The Challenges Single Working Parents Face in the Canadian Workforce

Darlene McKenna knew she could help Chad, a single dad from Halifax, Nova Scotia, who was looking for a work situation to help balance his parenting responsibilities with a full-time job.

Back in 2016, Chad’s retail job required him to work evenings and weekends; a work schedule not ideal for his young, school-aged child’s needs. He wanted a full-time job with Monday to Friday, 8 – 5 hours, along with medical benefits, a location near public transportation and, ideally, the potential to grow into a long-term career.

Chad’s situation is not unique in Canada. According to the most recent numbers from Statistics Canada, there are 1,250,185 single parents in the country; families with children under 18 and only one parent at home.

McKenna and her team kept Chad in the back of their minds for almost a year at Halifax’s Express Employment Professionals office. She has plenty of experience working with single parents at Express.

“I knew we would find the right job for him,” said McKenna. “He was patient with us, too. He stuck with us for the longer term, working on any temporary assignments he could fit it in around his retail job.”

After about a year, Chad was sent on a three-month assignment in a shipping and receiving department of a local company. He was hired full time after glowing performance reviews. The job came with medical benefits, no evenings or weekends and provided plenty of room to grow.

“It was a perfect fit,” McKenna said.

McKenna saw Chad’s drive and work ethic from the beginning. She believes he was successful, despite challenging circumstances, because he was open to any opportunity and had an endgame in mind.

Jessica Culo, an Express office owner from Edmonton, Alberta, relayed a similar experience working with a single mom named Tara. Culo provided her with a permanent, full-time job within a large manufacturing organization.

“She was struggling to pay her bills,” Culo said. “Her current employer had reduced her hours because of a slow-down in his business due to a still struggling Alberta economy. The Express opportunity allowed Tara to get back on track and provide for her two teenage boys. She has not missed a day of work since we found her this job.”

Since single parents often have more limitations on the type of work they can accept due to their children, Culo added that childcare and transportation are usually the biggest obstacles between these parents and a job.

In a recent survey of 573 businesses conducted by Express, 12% of owners reported applicants don’t accept positions because of a lack of transportation. Another 9% cited inflexible schedules, while 5% said applicants could not find child care.

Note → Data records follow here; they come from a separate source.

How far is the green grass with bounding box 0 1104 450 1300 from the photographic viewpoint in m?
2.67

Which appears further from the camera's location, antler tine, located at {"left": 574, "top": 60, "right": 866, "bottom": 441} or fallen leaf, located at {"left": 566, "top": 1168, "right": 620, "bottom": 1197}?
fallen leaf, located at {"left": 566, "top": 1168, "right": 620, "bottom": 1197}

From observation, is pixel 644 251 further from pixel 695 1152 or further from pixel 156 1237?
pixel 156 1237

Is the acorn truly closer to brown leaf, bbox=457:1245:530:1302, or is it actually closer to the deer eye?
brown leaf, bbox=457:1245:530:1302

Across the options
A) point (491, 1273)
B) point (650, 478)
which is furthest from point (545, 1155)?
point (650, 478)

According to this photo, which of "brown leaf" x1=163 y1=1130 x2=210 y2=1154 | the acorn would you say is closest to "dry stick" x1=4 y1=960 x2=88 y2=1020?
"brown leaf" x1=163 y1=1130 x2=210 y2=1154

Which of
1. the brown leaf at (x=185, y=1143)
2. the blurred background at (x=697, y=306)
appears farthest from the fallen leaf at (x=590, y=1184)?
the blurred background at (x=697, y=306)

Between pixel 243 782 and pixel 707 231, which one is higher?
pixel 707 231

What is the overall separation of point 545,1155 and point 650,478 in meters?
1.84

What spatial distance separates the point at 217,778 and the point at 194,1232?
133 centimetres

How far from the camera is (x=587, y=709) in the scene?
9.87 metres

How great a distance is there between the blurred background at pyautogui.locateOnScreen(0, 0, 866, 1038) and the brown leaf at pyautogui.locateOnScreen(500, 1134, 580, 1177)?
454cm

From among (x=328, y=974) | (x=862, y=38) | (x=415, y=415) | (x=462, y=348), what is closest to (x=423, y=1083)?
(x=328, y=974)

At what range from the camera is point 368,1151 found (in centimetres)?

“Our recruiters are excellent in listening to the applicants’ wants and needs and figuring out what is not said-challenges about schedules and transportation and working toward a job that is a match,” Culo said.

Bob Funk, CEO of Express, said single parents face a unique set of challenges in finding and securing work.

“In spite of that-or more likely, because of that, we find that they can be among the most dedicated workers,” he said. “While the day-to-day challenges of life often intervene, they find ways to make it work. As more employers hire single parents in the coming years, they should recognize the demands placed on these workers; a little flexibility can go a long way toward ensuring that parents can keep their jobs and employers can keep these stellar employees.”

The survey of 573 businesses, which are current and former clients of Express Employment Professionals, was conducted in August 2017 to gauge respondents’ expectations for the fourth quarter of 2017. Previous surveys were conducted to cover hiring trends of the quarters indicated.